GOAL OF THE EXERCISE: The data below is to be returned in full and exactly.
::: RAW RECORDS :::
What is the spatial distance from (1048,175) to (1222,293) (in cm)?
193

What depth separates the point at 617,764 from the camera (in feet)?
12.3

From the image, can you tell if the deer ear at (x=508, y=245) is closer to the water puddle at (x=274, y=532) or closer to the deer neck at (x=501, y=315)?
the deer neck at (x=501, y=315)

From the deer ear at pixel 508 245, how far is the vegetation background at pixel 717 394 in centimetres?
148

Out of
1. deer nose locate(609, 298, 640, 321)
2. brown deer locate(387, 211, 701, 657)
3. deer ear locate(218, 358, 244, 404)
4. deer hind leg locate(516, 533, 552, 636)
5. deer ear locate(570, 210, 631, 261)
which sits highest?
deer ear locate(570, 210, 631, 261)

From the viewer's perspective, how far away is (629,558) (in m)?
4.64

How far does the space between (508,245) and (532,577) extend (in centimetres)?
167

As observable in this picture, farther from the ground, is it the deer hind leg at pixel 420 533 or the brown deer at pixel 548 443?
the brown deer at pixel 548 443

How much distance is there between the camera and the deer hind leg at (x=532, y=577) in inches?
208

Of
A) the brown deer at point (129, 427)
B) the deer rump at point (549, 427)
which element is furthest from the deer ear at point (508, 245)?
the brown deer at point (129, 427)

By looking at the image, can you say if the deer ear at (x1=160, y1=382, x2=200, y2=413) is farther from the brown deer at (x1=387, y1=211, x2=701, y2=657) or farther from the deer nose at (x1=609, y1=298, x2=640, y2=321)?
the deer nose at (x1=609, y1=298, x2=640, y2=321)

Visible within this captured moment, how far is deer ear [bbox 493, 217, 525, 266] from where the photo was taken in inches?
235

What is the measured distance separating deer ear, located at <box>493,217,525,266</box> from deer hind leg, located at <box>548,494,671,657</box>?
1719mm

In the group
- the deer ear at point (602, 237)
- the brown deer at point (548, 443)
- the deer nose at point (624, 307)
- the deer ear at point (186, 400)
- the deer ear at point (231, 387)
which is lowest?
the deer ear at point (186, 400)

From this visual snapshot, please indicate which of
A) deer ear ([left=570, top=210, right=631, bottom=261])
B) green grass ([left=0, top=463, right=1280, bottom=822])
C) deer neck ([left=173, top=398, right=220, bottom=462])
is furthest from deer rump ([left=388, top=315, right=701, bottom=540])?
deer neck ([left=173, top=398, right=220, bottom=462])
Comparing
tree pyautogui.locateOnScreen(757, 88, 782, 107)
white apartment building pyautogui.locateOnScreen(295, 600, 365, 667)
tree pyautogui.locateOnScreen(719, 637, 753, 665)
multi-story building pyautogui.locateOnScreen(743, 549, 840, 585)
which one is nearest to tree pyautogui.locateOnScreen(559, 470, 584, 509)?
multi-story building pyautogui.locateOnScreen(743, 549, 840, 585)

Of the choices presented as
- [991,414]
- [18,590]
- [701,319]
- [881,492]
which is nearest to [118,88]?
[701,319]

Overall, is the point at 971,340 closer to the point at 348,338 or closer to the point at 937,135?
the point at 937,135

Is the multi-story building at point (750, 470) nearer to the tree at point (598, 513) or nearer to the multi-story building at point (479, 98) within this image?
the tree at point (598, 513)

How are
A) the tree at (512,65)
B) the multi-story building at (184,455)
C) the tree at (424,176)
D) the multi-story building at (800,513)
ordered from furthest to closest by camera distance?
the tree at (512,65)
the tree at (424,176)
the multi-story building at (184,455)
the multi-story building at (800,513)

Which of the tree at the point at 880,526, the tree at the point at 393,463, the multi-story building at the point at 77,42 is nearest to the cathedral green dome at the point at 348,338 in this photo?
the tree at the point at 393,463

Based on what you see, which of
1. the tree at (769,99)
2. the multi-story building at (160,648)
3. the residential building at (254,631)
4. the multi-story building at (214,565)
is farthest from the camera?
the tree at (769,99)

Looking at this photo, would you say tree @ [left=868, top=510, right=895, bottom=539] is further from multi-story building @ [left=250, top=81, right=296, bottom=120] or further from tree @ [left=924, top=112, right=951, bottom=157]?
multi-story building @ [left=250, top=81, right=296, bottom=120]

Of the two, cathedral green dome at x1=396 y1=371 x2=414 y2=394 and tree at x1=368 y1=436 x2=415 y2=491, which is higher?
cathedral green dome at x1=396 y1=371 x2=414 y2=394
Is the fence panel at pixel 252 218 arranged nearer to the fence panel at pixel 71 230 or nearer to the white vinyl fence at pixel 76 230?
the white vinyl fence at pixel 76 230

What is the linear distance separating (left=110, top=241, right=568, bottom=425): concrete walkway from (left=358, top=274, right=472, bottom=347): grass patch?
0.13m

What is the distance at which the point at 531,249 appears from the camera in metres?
:::
RESPONSE TO THE EXERCISE:
What is the spatial distance from (1048,175) to (1222,293) (in cm)?
193

What depth separates the point at 617,764 from the camera (in feet)?
12.3

From the image, can you tell if the deer ear at (x=508, y=245) is closer to the water puddle at (x=274, y=532) or closer to the deer neck at (x=501, y=315)?
the deer neck at (x=501, y=315)

From the deer ear at pixel 508 245, how far is the vegetation background at pixel 717 394 in centimetres?
148

Out of
1. deer nose locate(609, 298, 640, 321)
2. brown deer locate(387, 211, 701, 657)
3. deer ear locate(218, 358, 244, 404)
4. deer hind leg locate(516, 533, 552, 636)
5. deer ear locate(570, 210, 631, 261)
which sits highest?
deer ear locate(570, 210, 631, 261)

From the viewer's perspective, how far away is (629,558) (in m)?
4.64

How far does the space between (508,245) and (532,577) extend (in centimetres)?
167

As observable in this picture, farther from the ground, is it the deer hind leg at pixel 420 533 or the brown deer at pixel 548 443?
the brown deer at pixel 548 443

How much distance is there between the camera and the deer hind leg at (x=532, y=577) in inches?
208

Of
A) the brown deer at point (129, 427)
B) the deer rump at point (549, 427)
which element is furthest from the deer ear at point (508, 245)?
the brown deer at point (129, 427)

By looking at the image, can you say if the deer ear at (x1=160, y1=382, x2=200, y2=413) is farther from the brown deer at (x1=387, y1=211, x2=701, y2=657) or farther from the deer nose at (x1=609, y1=298, x2=640, y2=321)?
the deer nose at (x1=609, y1=298, x2=640, y2=321)

Visible within this captured moment, how far is deer ear [bbox 493, 217, 525, 266] from where the photo was taken in inches?
235

What is the measured distance separating deer ear, located at <box>493,217,525,266</box> from deer hind leg, located at <box>548,494,671,657</box>?
1719mm

In the group
- the deer ear at point (602, 237)
- the brown deer at point (548, 443)
- the deer nose at point (624, 307)
- the deer ear at point (186, 400)
- the deer ear at point (231, 387)
which is lowest?
the deer ear at point (186, 400)

From this visual snapshot, please indicate which of
A) deer ear ([left=570, top=210, right=631, bottom=261])
B) green grass ([left=0, top=463, right=1280, bottom=822])
C) deer neck ([left=173, top=398, right=220, bottom=462])
is furthest from deer rump ([left=388, top=315, right=701, bottom=540])?
deer neck ([left=173, top=398, right=220, bottom=462])
Comparing
tree pyautogui.locateOnScreen(757, 88, 782, 107)
white apartment building pyautogui.locateOnScreen(295, 600, 365, 667)
tree pyautogui.locateOnScreen(719, 637, 753, 665)
multi-story building pyautogui.locateOnScreen(743, 549, 840, 585)
which one is nearest to tree pyautogui.locateOnScreen(559, 470, 584, 509)?
multi-story building pyautogui.locateOnScreen(743, 549, 840, 585)

Of the choices presented as
- [991,414]
- [18,590]
- [701,319]
- [881,492]
which is nearest to [118,88]?
[701,319]

Overall, is the point at 971,340 closer to the point at 348,338 or closer to the point at 937,135?
the point at 937,135

Is the multi-story building at point (750, 470) nearer to the tree at point (598, 513) or nearer to the multi-story building at point (479, 98) within this image?
the tree at point (598, 513)

How are
A) the tree at (512,65)
B) the multi-story building at (184,455)
C) the tree at (424,176)
D) the multi-story building at (800,513)
ordered from furthest to closest by camera distance?
the tree at (512,65)
the tree at (424,176)
the multi-story building at (184,455)
the multi-story building at (800,513)

Which of the tree at the point at 880,526, the tree at the point at 393,463, the multi-story building at the point at 77,42 is nearest to the cathedral green dome at the point at 348,338 in this photo?
the tree at the point at 393,463

Based on what you see, which of
1. the tree at (769,99)
2. the multi-story building at (160,648)
3. the residential building at (254,631)
4. the multi-story building at (214,565)
is farthest from the camera?
the tree at (769,99)

Looking at this photo, would you say tree @ [left=868, top=510, right=895, bottom=539] is further from multi-story building @ [left=250, top=81, right=296, bottom=120] or further from tree @ [left=924, top=112, right=951, bottom=157]?
multi-story building @ [left=250, top=81, right=296, bottom=120]

Of the two, cathedral green dome at x1=396 y1=371 x2=414 y2=394 and tree at x1=368 y1=436 x2=415 y2=491, which is higher?
cathedral green dome at x1=396 y1=371 x2=414 y2=394
Is the fence panel at pixel 252 218 arranged nearer to the fence panel at pixel 71 230 or nearer to the white vinyl fence at pixel 76 230?
the white vinyl fence at pixel 76 230

What is the linear distance separating (left=110, top=241, right=568, bottom=425): concrete walkway from (left=358, top=274, right=472, bottom=347): grass patch?
0.13m

What is the distance at which the point at 531,249 appears from the camera in metres?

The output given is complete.